In February, the SNP administration on Dundee council proposed major changes to the way in which the city’s schools operate.

At the basest level, it was a financially motivated move.

The council is facing a multi-million-pound budget black hole and it needs to find savings across its operations.

It is not an unfamiliar position for any publicly-funded authority to be in right now, following years of austerity.

But the low hanging fruit – the cuts that are easy to make and do not impact on frontline or lifeline services – has long since been picked and cost-savings are increasingly hard to come by.

Harris Academy is one of Dundee’s largest secondary schools

Hence the education budget being in the firing line and the inevitable game of political football at City Chambers over who would best protect the prospects of our young people.

The proposal on the table from the SNP is to move to a faculties system within schools. What that appears to mean in practice is a cull of principal teacher roles – a distinctive rung on the hierarchical school ladder – in favour of a streamlined system.
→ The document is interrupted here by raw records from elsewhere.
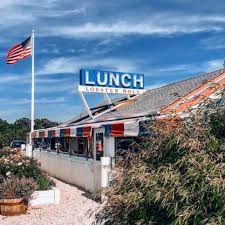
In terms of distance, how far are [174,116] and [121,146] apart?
9922 mm

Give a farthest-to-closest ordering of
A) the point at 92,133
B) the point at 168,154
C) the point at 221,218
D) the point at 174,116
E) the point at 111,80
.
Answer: the point at 111,80, the point at 92,133, the point at 174,116, the point at 168,154, the point at 221,218

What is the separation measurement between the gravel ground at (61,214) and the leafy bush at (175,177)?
4117 millimetres

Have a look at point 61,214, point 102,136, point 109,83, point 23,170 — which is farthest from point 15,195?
point 109,83

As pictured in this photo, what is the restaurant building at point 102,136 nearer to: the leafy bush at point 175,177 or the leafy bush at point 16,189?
the leafy bush at point 16,189

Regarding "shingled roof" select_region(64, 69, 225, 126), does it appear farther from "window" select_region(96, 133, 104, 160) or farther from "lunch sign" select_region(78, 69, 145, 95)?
"window" select_region(96, 133, 104, 160)

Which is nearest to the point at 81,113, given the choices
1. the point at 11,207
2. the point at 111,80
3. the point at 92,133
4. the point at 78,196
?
the point at 111,80

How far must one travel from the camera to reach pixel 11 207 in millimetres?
11164

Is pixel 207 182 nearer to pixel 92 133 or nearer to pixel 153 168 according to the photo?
pixel 153 168

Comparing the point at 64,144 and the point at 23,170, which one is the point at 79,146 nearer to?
the point at 64,144

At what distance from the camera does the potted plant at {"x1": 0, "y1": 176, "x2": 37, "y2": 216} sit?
11172 mm

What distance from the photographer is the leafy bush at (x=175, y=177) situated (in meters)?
3.95

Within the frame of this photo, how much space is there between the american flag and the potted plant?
20.6 metres

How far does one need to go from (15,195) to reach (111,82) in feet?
46.8

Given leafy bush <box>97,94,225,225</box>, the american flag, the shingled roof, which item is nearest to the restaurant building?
the shingled roof
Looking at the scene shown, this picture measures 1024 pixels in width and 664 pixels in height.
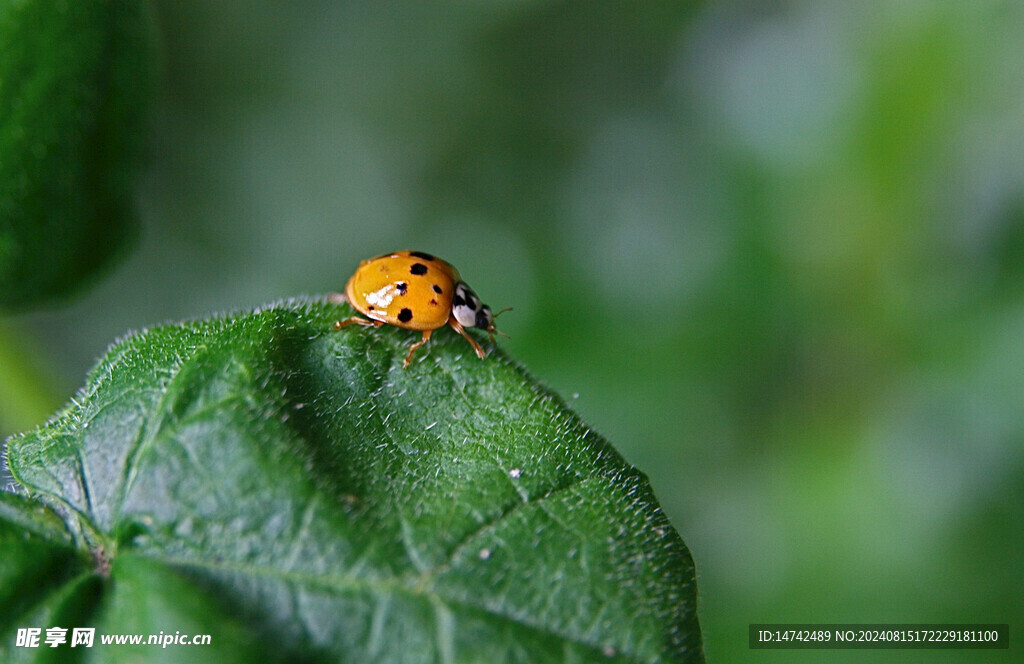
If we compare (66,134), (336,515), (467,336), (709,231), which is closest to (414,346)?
(467,336)

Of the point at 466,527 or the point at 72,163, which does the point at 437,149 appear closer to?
the point at 72,163

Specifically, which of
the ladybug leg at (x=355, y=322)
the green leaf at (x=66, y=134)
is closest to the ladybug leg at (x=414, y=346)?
the ladybug leg at (x=355, y=322)

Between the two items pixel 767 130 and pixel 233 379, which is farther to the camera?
pixel 767 130

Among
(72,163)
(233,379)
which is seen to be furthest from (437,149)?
(233,379)

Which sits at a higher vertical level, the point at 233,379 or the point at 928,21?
the point at 928,21

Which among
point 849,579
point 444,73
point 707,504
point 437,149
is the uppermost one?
point 444,73

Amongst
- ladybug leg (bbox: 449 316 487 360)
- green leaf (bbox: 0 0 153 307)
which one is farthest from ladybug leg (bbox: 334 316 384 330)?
green leaf (bbox: 0 0 153 307)

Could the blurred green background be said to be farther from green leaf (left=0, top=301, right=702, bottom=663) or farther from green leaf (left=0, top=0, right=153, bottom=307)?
green leaf (left=0, top=301, right=702, bottom=663)

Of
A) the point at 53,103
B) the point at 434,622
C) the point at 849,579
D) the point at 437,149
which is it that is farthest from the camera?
the point at 437,149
Currently there are more than 130 principal teachers across Dundee’s eight senior secondary schools.

Under the new system each school will instead have eight ‘curriculum leaders’ who instead of being concentrated on a single subject will have a wider remit.

For example, a principal teacher of English may find themselves in a wider languages role. The SNP argue the changes will deliver long-term annualised savings of £2 million without adversely impacting upon pupil attainment.
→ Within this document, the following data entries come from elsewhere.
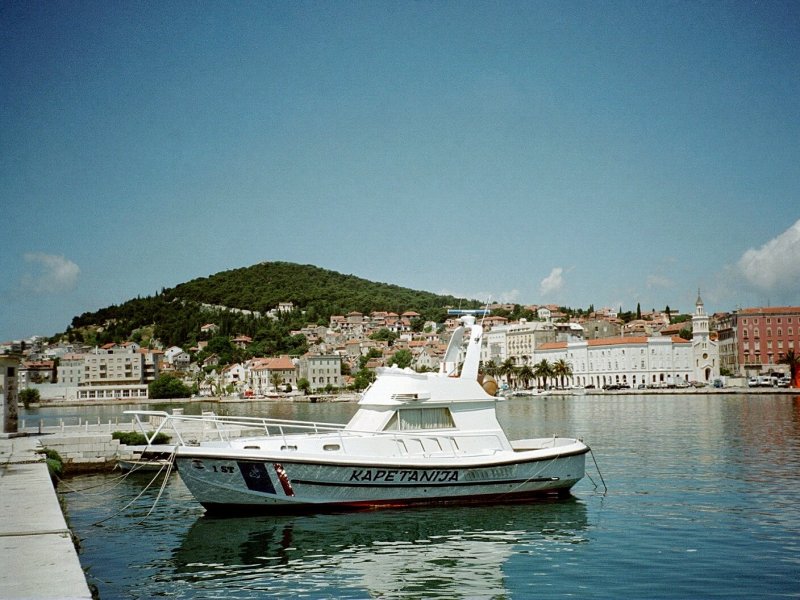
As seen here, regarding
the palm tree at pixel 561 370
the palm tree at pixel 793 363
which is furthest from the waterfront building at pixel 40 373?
the palm tree at pixel 793 363

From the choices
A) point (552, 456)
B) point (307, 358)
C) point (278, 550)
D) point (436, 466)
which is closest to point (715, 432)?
point (552, 456)

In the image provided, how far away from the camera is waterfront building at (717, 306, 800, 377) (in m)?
126

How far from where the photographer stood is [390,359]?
6353 inches

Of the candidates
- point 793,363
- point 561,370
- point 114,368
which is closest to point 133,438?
point 793,363

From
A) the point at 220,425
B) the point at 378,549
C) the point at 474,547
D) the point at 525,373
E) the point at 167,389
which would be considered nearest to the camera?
the point at 378,549

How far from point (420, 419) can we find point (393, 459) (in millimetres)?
1524

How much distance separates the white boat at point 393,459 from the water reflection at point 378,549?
1.41ft

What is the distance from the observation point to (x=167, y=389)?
145250mm

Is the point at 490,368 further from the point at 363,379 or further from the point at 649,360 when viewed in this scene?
the point at 649,360

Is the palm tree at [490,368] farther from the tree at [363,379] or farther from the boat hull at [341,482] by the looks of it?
the boat hull at [341,482]

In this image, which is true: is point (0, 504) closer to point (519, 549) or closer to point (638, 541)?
point (519, 549)

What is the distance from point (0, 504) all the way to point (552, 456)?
12051 millimetres

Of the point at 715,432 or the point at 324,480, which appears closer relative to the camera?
the point at 324,480

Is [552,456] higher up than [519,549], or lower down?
higher up
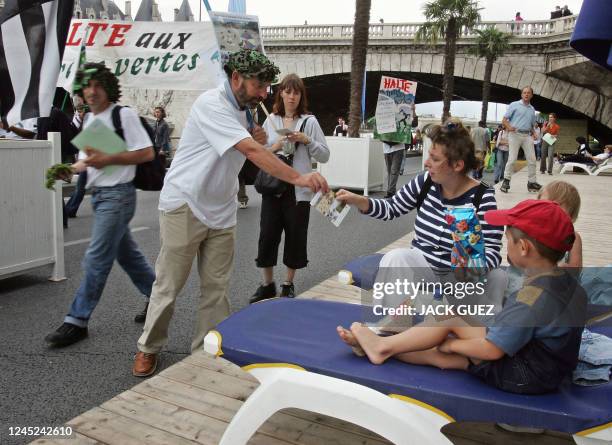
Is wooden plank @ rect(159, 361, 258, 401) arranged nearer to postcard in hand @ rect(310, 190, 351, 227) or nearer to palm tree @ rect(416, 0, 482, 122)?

If that is the case then just wrap it in a bow, we’ll take it. But, inevitably, there’s more than one point of view.

The Labour opposition has pointed to new literacy and numeracy figures as evidence the current system is “asset stripping a generation’s future” but flagged concerns the new faculties set-up will actually make the situation worse than better and may be costly.
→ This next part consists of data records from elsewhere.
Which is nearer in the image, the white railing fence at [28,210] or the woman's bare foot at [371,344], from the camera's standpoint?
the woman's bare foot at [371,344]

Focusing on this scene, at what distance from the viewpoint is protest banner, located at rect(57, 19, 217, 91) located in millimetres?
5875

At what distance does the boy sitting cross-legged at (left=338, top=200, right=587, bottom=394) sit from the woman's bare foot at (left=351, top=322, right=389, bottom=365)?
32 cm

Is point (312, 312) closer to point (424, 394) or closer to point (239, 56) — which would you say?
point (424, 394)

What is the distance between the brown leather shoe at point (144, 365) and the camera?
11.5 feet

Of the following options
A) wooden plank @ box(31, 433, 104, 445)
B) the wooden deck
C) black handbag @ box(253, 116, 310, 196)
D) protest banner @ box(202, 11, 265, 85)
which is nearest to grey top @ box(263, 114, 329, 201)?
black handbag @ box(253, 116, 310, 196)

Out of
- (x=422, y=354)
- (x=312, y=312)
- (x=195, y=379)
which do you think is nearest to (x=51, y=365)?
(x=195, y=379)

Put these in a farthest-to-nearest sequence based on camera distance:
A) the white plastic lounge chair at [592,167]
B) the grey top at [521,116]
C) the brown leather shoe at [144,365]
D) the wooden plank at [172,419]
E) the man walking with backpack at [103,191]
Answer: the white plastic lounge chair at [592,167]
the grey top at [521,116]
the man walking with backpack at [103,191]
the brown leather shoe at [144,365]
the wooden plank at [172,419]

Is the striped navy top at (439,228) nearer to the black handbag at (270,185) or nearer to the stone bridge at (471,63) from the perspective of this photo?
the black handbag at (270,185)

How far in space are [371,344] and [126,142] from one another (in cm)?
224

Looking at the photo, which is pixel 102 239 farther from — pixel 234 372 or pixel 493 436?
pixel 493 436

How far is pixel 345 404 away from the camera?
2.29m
Alarmingly, David Baxter, the Dundee branch secretary of teachers’ union EIS, has said faculties are “deeply unpopular” in other Scottish education jurisdictions and has criticised a lack of robust public debate on the changes in Dundee.

If that is indeed a valid complaint, it is difficult to excuse.
Major change within our schools should always be subject to detailed scrutiny by our elected representatives and relevant third-party opinion taken into account.

This is about the future of our young people. Nothing is more important and political differences should be set aside to ensure the right decision is taken at the first time of asking.

In more ways than one Dundee cannot afford to have a political fankle over change in our classrooms. We need a reasoned debate and the right answer at the first time of asking.